The Directors elect among themselves a president and one or more vice-presidents. The president is elected for a single three-year term. However, he may be re-elected after a three-year absence of office. Board meetings are presided by the president or in his absence by the vice-president.

Art. 20

Directors are elected for a three-year term, renewable by the General Assembly. However, at the first General Assembly, half of the Directors are elected for a two-year term only.

Art. 21

The Board of Directors meets at least twice a year at a location specified in a letter from the president, which also includes an agenda.
The Board of Directors must convene if requested by half of the members in writing to the president, with a proposed agenda.

Art. 22

The Board of Directors exercises all powers, as attributed by the General Assembly, in fulfilling the Association’s objectives: in particular, it has a broad scope of authority in managing and administering the Association; it represents the Association to third parties; it decides on actions to be taken and the presentation of any appeal to any jurisdiction; and it represents the Association in all procedures, both as defendant and as plaintiff.
More specifically, the Board of Directors exercises all power in hiring organizational staff and using material resources as necessary for the achievement of the Association’s goals.

Art. 23

The president or a specially designated director represents the Association both as defendant and as plaintiff, in all jurisdictions.

Art. 24

No personal obligations are imposed on the directors as well as the president of the Board concerning the commitments taken by the Association.

Art. 25

Minutes of the meeting of both the General Assembly and the Board of Directors are signed by the presiding officer.
Extracts and copies for legal or other purposes are signed by a director as well.
All acts, which bind the Association, are signed by a director and the president, who have no obligation to prove their capacity to a third party.

V. ASSETS AND RESOURCES

Art. 26

The Association derives its resources from membership fees, grants (public and private), donations and bequests, and from the fruit of its activities.

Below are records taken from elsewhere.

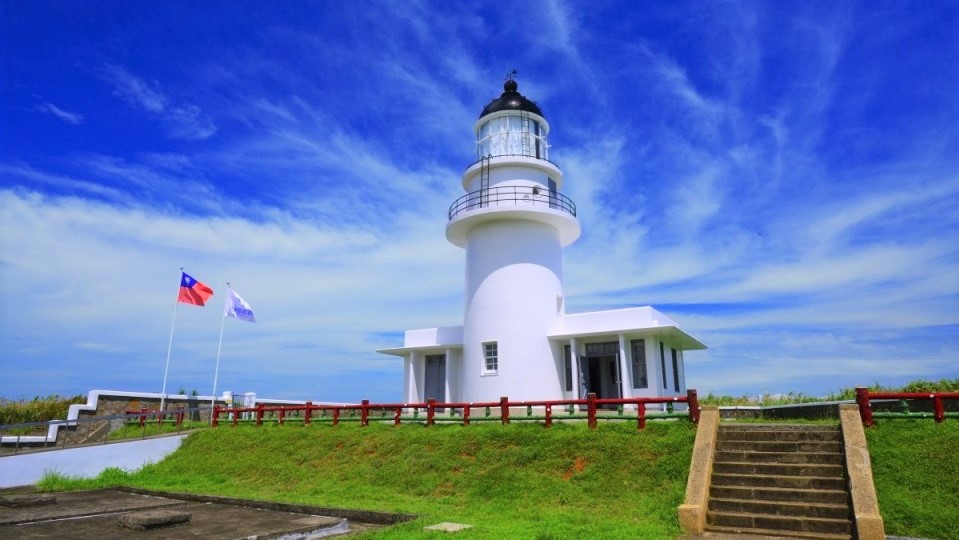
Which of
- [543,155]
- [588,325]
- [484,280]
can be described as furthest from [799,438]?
[543,155]

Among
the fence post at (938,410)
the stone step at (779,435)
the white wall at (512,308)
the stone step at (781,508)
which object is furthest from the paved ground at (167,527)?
the fence post at (938,410)

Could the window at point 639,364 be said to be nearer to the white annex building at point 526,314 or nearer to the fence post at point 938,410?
the white annex building at point 526,314

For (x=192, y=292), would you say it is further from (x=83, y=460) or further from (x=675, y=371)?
(x=675, y=371)

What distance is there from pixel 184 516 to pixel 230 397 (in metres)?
15.3

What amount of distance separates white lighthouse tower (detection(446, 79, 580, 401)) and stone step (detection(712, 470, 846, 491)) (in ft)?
28.0

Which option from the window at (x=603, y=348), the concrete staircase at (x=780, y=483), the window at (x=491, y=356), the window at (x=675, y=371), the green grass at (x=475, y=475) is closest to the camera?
the concrete staircase at (x=780, y=483)

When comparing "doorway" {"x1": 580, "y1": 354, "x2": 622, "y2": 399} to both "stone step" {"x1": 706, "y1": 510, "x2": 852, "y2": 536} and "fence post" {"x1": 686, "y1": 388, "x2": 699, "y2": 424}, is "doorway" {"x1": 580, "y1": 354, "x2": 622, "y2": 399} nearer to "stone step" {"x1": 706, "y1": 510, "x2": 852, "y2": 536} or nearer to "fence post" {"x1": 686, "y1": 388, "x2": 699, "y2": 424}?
"fence post" {"x1": 686, "y1": 388, "x2": 699, "y2": 424}

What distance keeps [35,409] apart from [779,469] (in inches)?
873

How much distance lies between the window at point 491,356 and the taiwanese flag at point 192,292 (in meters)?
10.9

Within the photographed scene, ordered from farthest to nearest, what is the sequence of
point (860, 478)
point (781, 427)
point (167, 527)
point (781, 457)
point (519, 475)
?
point (519, 475) → point (781, 427) → point (781, 457) → point (167, 527) → point (860, 478)

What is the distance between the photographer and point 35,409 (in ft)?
63.6

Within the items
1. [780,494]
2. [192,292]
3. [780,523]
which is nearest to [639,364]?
[780,494]

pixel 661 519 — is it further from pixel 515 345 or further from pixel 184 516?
pixel 515 345

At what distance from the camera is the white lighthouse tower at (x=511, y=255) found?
18062 millimetres
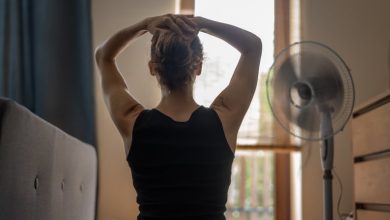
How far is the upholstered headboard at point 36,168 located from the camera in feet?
3.66

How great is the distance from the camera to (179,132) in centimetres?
110

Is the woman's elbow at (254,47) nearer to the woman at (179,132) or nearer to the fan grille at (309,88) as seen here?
the woman at (179,132)

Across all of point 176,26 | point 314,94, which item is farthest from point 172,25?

VI. ACCOUNTS, BUDGETS AND LIQUIDATION

Art. 27

The General Assembly designates a commissioner to control the Association’s budgets and accounts and to provide reports on this matter.

Art. 28

At each of its annual meetings, The General Assembly approves the previous year’s accounts and the budget for the coming year as proposed by the Board of Directors.
The fiscal year opens on the first of January and closes on the 31st of December of each year. The first fiscal year begins today and closes on December 31st, 1988.

Art. 29

In case of dissolution of the Association, liquidation is carried out by a liquidation Board composed of the directors in office at that time. The assets (credits) are transferred to one or more institutions, of which the aims are similar to those of this Association.

VII. ETHICS

Art. 30

No payment shall be required for the human tissues, but the Association may require refunding of expenses made, namely for harvesting, transportation and treatment of the homografts.